As he left office, President Harry S. Truman remarked of his successor, “He’ll sit there and say, ‘do this’ and ‘do that’ and nothing will happen. Poor Ike—it won’t be a bit like the Army.” The Trump administration may soon learn a similar lesson the hard way. If the White House is serious about achieving lasting deregulatory change, it must do so methodically, on an agency-by-agency, regulation-by-regulation basis, and avoid securing minor budget victories at the expense of losing the agency resources necessary to effect that change.

[1] G.G. ex rel Grimm v. Gloucester County School Board, 822 F.3d 709 (4th Cir. 2016), vacated and remanded, Gloucester County School Bd. v. G.G. ex rel Grimm, 137 S.Ct. 1239 (2017).

[2] Texas v. United States, 201 F. Supp. 3d 810 (N.D. Tex. 2016).

[3] Gloucester County School Bd. v. G.G. ex rel Grimm, 137 S.Ct. 369 (2017).

[4] See Massachusetts Session Laws 2016 c.134, available at https://malegislature.gov/Laws/SessionLaws/Acts/2016/Chapter134https://malegislature.gov/Laws/SessionLaws/Acts/2016/Chapter134.

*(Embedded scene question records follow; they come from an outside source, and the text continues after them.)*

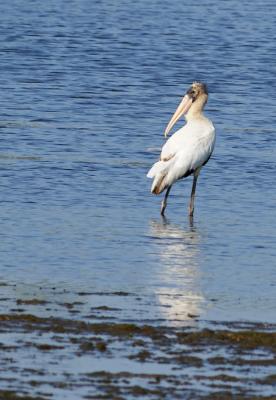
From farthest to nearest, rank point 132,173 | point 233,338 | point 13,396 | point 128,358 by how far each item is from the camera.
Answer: point 132,173, point 233,338, point 128,358, point 13,396

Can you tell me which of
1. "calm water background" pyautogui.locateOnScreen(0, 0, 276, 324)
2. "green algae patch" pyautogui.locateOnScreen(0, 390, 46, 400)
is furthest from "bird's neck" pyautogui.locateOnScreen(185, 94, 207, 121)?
"green algae patch" pyautogui.locateOnScreen(0, 390, 46, 400)

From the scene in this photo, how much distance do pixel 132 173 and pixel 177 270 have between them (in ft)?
17.0

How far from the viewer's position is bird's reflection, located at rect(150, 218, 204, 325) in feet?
30.8

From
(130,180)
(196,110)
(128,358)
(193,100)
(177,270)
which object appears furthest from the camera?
(130,180)

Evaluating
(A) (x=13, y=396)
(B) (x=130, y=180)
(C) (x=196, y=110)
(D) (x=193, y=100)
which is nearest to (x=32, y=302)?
(A) (x=13, y=396)

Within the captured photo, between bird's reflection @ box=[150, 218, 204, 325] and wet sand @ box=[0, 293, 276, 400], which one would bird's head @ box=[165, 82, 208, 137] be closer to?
bird's reflection @ box=[150, 218, 204, 325]

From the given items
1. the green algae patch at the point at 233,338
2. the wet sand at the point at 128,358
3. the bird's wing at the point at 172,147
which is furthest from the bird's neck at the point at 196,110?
the green algae patch at the point at 233,338

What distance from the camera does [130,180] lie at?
1557cm

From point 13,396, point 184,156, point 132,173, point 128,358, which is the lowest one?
point 132,173

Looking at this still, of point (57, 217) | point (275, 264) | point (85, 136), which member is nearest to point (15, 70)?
point (85, 136)

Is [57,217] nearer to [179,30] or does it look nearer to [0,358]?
[0,358]

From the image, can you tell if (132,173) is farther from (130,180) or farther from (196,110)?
(196,110)

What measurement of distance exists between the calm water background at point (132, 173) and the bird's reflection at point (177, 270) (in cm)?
2

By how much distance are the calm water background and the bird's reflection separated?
2 cm
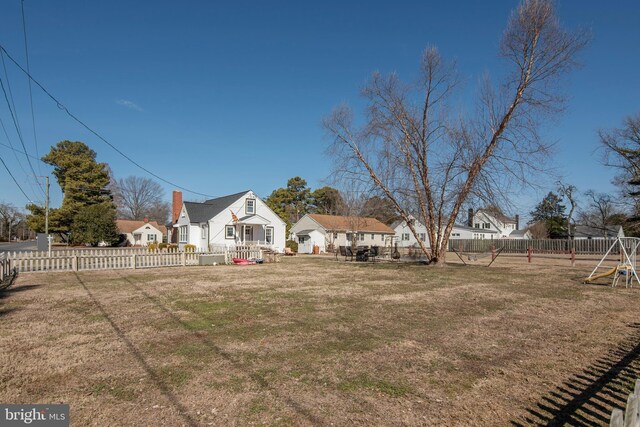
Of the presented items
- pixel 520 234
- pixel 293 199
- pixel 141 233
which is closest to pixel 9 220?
pixel 141 233

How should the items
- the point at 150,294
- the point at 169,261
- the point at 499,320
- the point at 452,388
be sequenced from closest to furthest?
the point at 452,388 < the point at 499,320 < the point at 150,294 < the point at 169,261

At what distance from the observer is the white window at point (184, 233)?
3384 centimetres

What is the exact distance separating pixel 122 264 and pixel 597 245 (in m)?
48.6

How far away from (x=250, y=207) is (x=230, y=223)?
2609 millimetres

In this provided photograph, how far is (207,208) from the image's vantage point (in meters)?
34.8

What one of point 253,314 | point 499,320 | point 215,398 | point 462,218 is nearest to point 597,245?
point 462,218

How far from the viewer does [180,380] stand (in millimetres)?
4352

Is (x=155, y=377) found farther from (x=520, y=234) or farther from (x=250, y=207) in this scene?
(x=520, y=234)

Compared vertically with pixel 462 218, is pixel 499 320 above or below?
below

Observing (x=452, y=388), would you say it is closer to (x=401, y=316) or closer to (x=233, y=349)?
(x=233, y=349)

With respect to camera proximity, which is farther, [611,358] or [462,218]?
[462,218]

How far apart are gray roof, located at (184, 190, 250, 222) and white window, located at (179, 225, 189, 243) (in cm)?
146

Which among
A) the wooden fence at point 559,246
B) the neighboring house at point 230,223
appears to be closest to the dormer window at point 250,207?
the neighboring house at point 230,223

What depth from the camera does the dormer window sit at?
1339 inches
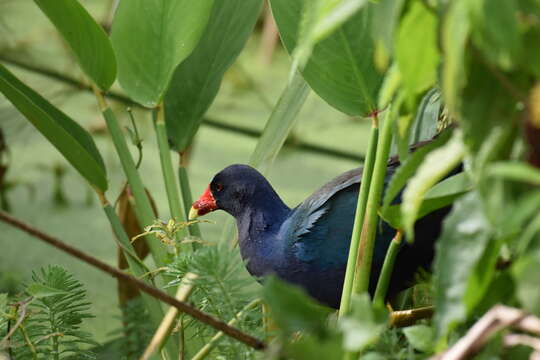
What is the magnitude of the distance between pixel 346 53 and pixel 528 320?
487 millimetres

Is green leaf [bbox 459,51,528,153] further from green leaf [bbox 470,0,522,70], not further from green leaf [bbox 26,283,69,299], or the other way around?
green leaf [bbox 26,283,69,299]

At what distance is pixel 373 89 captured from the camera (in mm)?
968

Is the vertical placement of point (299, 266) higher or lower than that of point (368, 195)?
lower

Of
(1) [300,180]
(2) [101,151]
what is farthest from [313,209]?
(2) [101,151]

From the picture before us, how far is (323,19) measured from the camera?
514 millimetres

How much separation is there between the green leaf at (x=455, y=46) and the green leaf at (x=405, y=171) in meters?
0.12

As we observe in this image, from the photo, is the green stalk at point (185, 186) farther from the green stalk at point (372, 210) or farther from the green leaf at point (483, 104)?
the green leaf at point (483, 104)

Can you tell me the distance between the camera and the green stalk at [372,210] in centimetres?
82

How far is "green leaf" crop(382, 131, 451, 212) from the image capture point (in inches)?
23.7

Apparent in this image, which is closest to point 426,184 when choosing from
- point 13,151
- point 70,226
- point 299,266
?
point 299,266

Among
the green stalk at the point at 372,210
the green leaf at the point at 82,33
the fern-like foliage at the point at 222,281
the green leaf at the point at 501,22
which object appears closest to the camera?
the green leaf at the point at 501,22

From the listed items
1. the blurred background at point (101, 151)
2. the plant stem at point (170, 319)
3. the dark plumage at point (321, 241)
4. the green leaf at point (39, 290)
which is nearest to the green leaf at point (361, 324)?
the plant stem at point (170, 319)

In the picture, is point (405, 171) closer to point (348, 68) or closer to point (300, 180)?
point (348, 68)

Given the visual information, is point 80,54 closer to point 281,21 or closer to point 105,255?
point 281,21
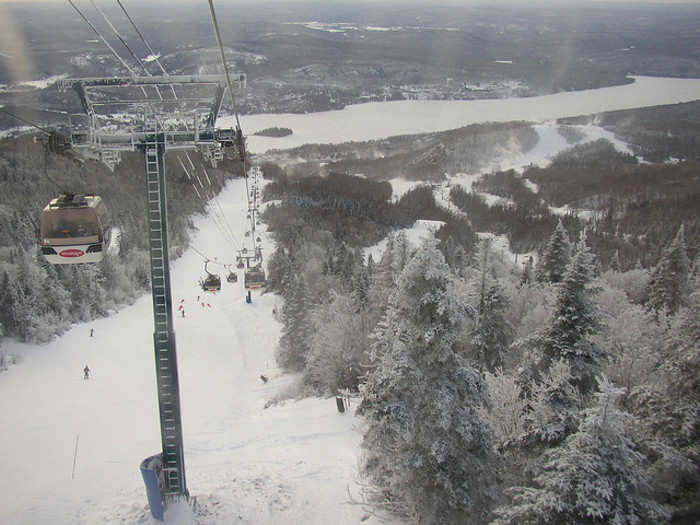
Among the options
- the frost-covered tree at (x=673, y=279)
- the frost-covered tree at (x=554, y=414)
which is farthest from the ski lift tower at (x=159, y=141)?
the frost-covered tree at (x=673, y=279)

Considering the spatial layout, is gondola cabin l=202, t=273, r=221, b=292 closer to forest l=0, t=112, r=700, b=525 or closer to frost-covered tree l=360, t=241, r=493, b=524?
forest l=0, t=112, r=700, b=525

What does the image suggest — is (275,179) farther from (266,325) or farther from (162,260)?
(162,260)

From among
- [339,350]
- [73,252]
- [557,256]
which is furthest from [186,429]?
[557,256]

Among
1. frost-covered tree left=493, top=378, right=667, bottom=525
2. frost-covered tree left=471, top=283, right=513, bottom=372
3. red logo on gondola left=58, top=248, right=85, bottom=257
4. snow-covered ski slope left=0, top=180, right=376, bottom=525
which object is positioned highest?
red logo on gondola left=58, top=248, right=85, bottom=257

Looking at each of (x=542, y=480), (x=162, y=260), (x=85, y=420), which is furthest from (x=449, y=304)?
(x=85, y=420)

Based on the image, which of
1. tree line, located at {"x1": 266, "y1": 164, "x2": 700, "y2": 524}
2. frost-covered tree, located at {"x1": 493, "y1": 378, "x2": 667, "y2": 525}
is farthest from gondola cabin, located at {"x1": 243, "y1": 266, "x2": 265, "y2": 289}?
frost-covered tree, located at {"x1": 493, "y1": 378, "x2": 667, "y2": 525}

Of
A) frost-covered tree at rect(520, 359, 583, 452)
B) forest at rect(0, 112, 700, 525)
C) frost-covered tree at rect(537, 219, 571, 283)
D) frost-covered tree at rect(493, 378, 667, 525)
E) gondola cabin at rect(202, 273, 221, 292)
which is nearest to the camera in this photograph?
frost-covered tree at rect(493, 378, 667, 525)
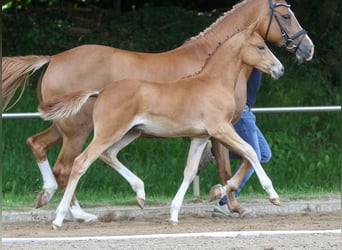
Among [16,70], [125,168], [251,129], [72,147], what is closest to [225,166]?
[251,129]

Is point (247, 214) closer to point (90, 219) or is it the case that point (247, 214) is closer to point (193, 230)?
point (193, 230)

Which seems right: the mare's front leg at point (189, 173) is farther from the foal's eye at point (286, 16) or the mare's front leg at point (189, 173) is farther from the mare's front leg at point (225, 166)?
the foal's eye at point (286, 16)

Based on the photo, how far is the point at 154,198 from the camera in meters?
11.0

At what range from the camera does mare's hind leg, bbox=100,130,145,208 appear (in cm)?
863

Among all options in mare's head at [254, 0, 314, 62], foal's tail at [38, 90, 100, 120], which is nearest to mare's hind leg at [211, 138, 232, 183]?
mare's head at [254, 0, 314, 62]

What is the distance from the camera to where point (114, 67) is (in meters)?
9.24

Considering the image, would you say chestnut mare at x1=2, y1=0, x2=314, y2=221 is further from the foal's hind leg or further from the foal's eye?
the foal's hind leg

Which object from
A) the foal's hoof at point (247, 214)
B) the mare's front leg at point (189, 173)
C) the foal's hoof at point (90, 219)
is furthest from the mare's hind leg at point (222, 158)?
the foal's hoof at point (90, 219)

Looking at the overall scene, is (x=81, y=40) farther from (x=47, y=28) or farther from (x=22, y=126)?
(x=22, y=126)

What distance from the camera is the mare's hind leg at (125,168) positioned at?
863cm

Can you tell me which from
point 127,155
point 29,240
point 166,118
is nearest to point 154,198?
point 127,155

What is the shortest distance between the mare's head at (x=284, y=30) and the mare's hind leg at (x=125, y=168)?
5.73ft

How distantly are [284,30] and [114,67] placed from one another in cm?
173

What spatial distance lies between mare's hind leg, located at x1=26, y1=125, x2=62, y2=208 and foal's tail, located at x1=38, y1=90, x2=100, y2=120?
908 mm
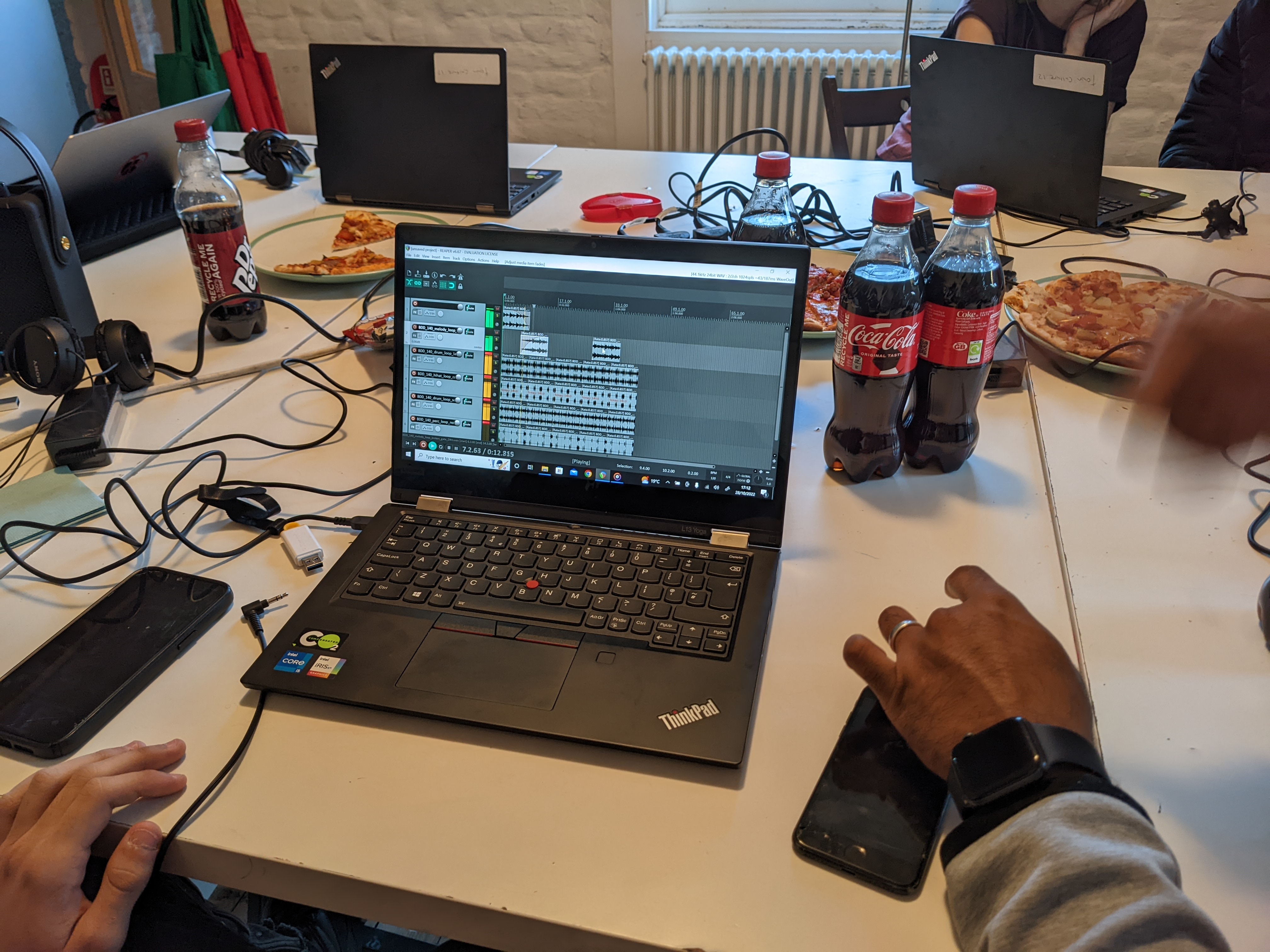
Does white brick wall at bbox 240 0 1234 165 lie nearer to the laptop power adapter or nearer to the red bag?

[5] 5 U.S.C. § 801 et seq.

[6] 462 U.S. 919 (1983).

[7] Pub.L. 115-4 (Feb. 14, 2017) (SEC Disclosure Rule); Pub.L. 115-5 (Feb. 16, 2017) (Stream Protection Rule); Pub.L. 115-8 (Feb. 28, 2017) (SSA Rule implementing NICS Improvement Act of 2007); Pub.L. 115-11 (Mar. 27, 2017) (NASA rule on government contracts); Pub.L. 115-12 (Mar. 27, 2017) (DOI rule on land use plans); Pub.L. 115-13 (Mar. 27, 2017) (Education Department accountability rule); Pub.L. 115-4 (Mar. 27, 2017) (Education Department teacher preparation rule); Pub.L. 115-17 (Mar. 31, 2017) (DOL Drug Testing Rule); Pub.L. 115-20 (Apr. 3, 2017) (DOI Rule on Alaska Wildlife Refuges); Pub.L. 115-21 (Apr. 3, 2017) (DOL employee injury recordkeeping rule); Pub.L. 115-22 (Apr. 3, 2017) (FCC Data Privacy Rule); Pub.L. 115-23 (Apr. 13, 2017) (HHS Title X rule); Pub.L. 115-24 (Apr. 13, 2017 (DOL rule on municipal savings plans); Pub.L. 115-35 (May 17, 2017) (DOL rule on state savings plans).

[8] See 5 U.S.C. § 553.

[9] 463 U.S. 29 (1983).

[10] Id. at 30.

[11] Id. at 59 (Rehnquist, J., concurring in part and dissenting in part).

[12] See Presidential Memorandum Regarding the Hiring Freeze, January 23, 2017, available at https://www.whitehouse.gov/the-press-office/2017/01/23/presidential-memorandum-regarding-hiring-freeze.

[13] See President Trump’s Taxpayer First Budget, available at https://www.whitehouse.gov/taxpayers-first; see Gregory Kreig and Will Mullery, Trump’s Budget By the Numbers: What Gets Cut and Why, CNN.com, May 23, 2017, available at http://www.cnn.com/2017/05/23/politics/trump-budget-cuts-programs/index.html.

Daniel Lyons is an Associate Professor of Law (with tenure) at Boston College Law School, where he specializes in administrative law, telecommunications, and Internet law.